(Your instructions) Find the word "States" in the records and copy every line where it occurs.

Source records

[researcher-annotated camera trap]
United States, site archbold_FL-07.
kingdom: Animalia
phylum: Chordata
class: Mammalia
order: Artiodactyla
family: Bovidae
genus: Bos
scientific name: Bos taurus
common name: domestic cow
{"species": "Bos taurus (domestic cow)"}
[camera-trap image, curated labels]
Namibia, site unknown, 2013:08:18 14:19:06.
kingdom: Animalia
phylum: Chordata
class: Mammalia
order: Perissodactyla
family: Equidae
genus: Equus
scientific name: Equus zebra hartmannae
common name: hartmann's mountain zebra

--

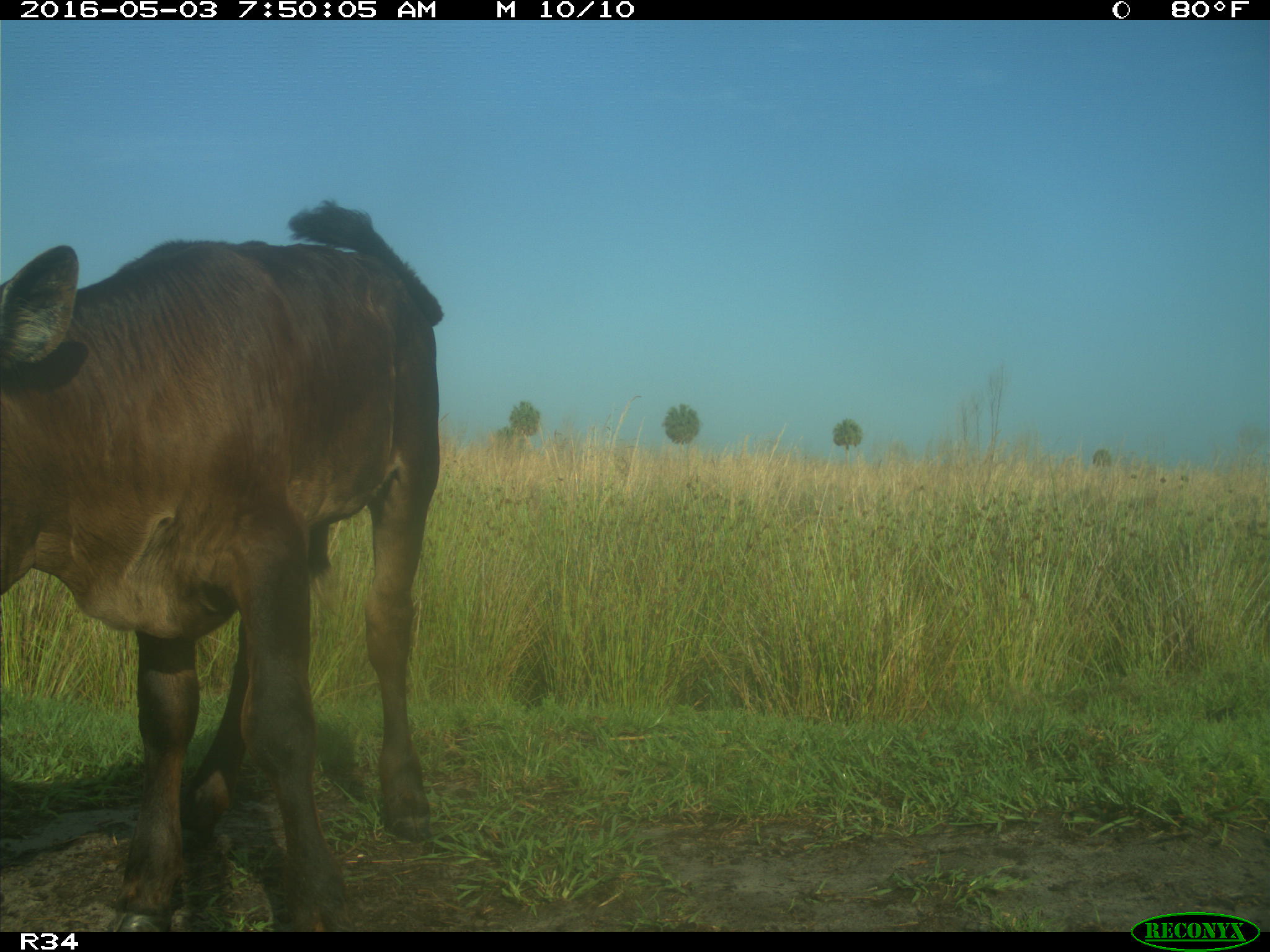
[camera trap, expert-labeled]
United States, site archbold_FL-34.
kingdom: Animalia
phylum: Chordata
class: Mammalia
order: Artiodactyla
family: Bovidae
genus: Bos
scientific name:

...

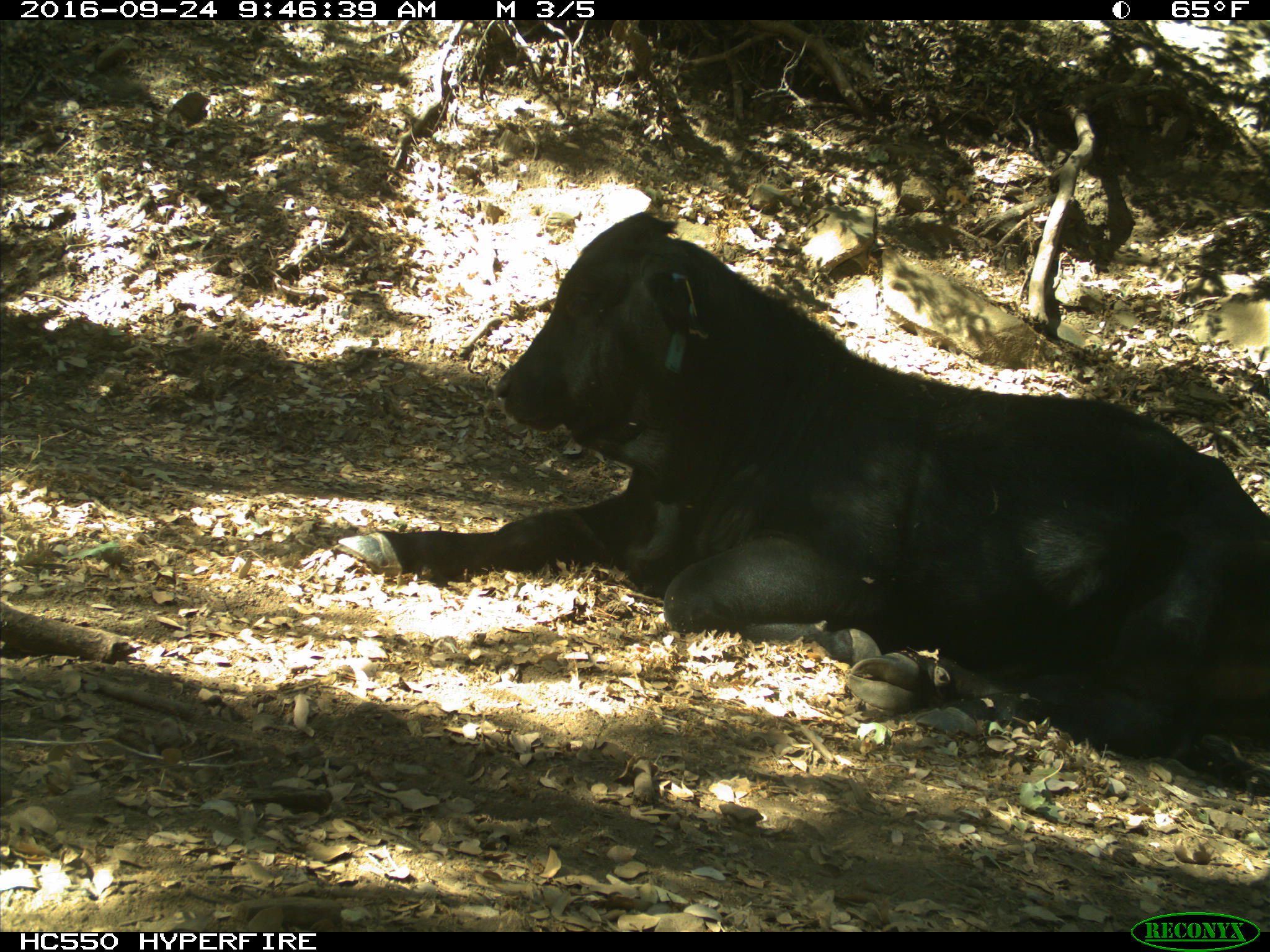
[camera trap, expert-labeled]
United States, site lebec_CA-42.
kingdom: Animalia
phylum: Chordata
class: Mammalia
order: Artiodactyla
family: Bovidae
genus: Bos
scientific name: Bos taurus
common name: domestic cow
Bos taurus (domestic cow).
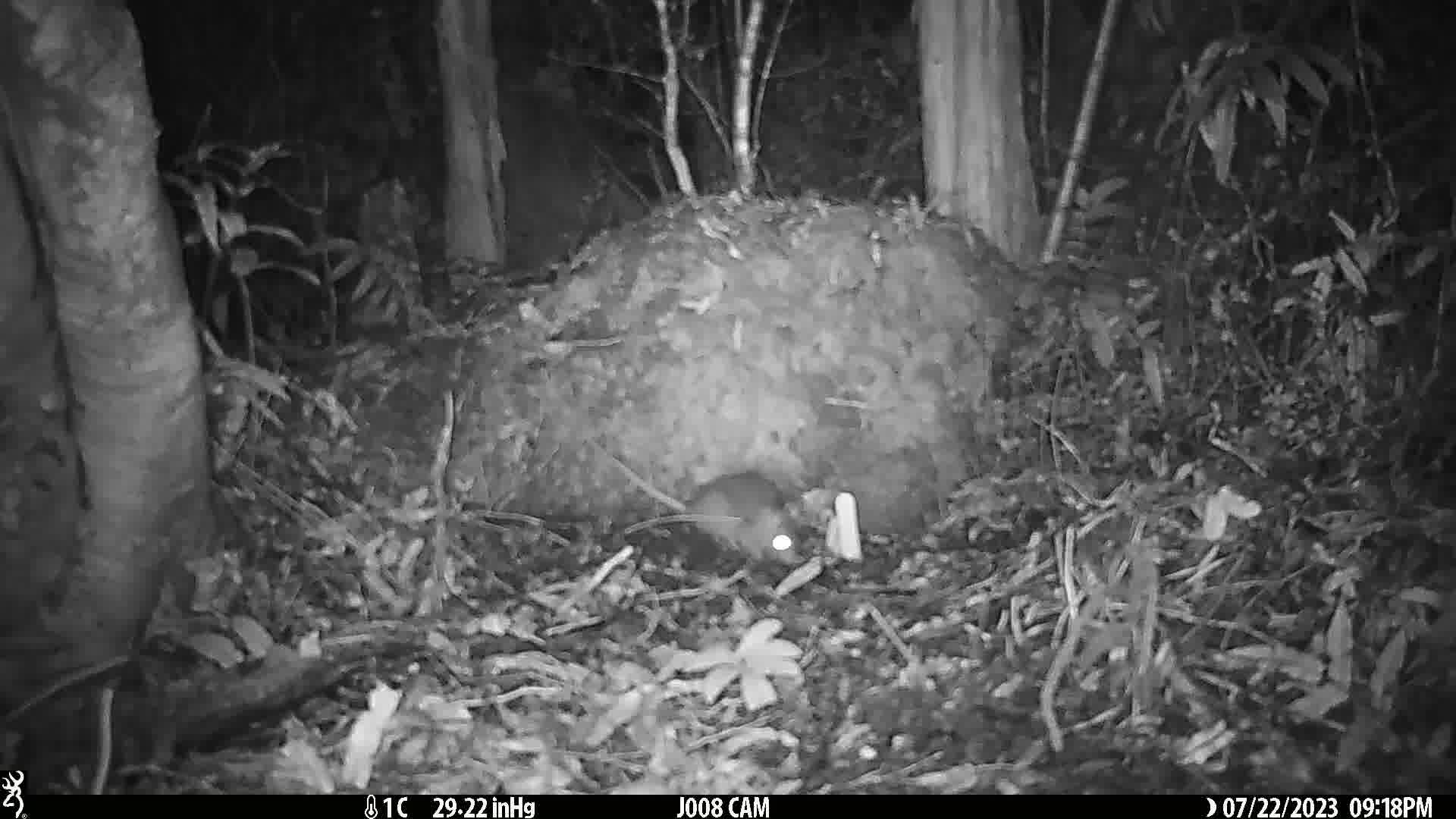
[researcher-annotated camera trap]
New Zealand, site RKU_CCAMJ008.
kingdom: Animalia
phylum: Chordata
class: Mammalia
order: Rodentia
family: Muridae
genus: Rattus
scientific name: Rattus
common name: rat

(Answer to this task)
United States, site archbold_FL-07.
United States, site archbold_FL-34.
United States, site lebec_CA-42.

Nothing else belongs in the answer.